**Excerpt to read:**
§ §
An upper trading band for the new currency market that’s below about 18 bolivars per dollar won’t ease pressures, according to Rodriguez. In the black market, Venezuelans pay about 88 bolivars per dollar.
The government partially devalued the bolivar last month by moving airlines, incoming foreign investment and travel allowances to rates set at auctions on a secondary system known as Sicad. There it has allowed the rate to fall from 11.3 per dollar to 11.8.
Investors will look to detailed regulations to determine the level of market openness the government will ultimately allow in its third dollar allocation system, Rodriguez said. Economy Vice President Rafael Ramirez said today the central bank is working on rules for Sicad 2, as it will be called.
“It will be a controlled, conditioned market,” Aura Palermo, a currency controls specialist at Caracas-based AP Consulting Group, said by telephone today. “This is not the opening up of a free market. Nowhere does it give the private sector ability to acquire dollars freely.”
Venezuela could sell new bonds for the Sicad 2 market, Ramirez said. The government is working to bring down inflation, he said. Annual consumer price increases have more than doubled to 56 percent during President Nicolas Maduro’s term.
§ §
**Assignment:** Copy the Venezuela currency excerpt word for word, from "Investors will look" up to and including "Nicolas Maduro’s term.". The entries that follow come from a different source than the Venezuela currency excerpt.

**Data under study:**
§ §
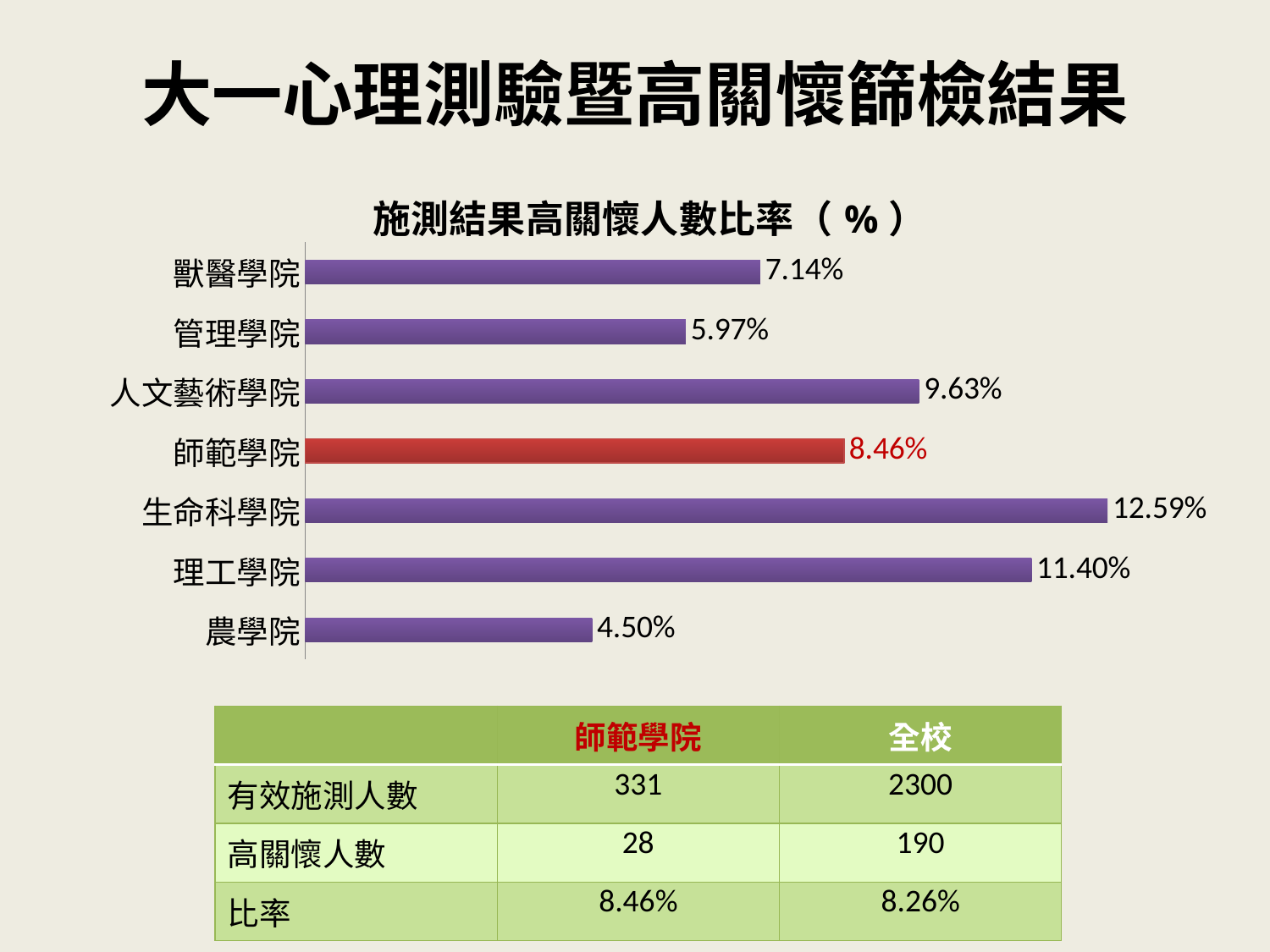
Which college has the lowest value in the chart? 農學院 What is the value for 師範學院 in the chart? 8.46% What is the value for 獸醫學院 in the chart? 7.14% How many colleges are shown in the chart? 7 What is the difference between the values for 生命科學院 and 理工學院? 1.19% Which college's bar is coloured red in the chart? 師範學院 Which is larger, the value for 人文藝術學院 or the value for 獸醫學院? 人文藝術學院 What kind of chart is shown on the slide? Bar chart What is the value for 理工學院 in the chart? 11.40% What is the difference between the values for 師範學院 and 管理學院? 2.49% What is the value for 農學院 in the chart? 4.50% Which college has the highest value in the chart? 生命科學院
§ §
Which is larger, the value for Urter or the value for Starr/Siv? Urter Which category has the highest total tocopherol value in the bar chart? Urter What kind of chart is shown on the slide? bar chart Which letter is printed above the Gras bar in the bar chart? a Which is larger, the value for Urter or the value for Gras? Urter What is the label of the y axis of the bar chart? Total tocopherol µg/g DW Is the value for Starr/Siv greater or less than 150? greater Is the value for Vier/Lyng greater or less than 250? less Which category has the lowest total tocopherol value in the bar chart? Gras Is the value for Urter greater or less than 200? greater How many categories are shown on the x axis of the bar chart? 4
§ §
**Exercise answer:**
Investors will look to detailed regulations to determine the level of market openness the government will ultimately allow in its third dollar allocation system, Rodriguez said. Economy Vice President Rafael Ramirez said today the central bank is working on rules for Sicad 2, as it will be called.
“It will be a controlled, conditioned market,” Aura Palermo, a currency controls specialist at Caracas-based AP Consulting Group, said by telephone today. “This is not the opening up of a free market. Nowhere does it give the private sector ability to acquire dollars freely.”
Venezuela could sell new bonds for the Sicad 2 market, Ramirez said. The government is working to bring down inflation, he said. Annual consumer price increases have more than doubled to 56 percent during President Nicolas Maduro’s term.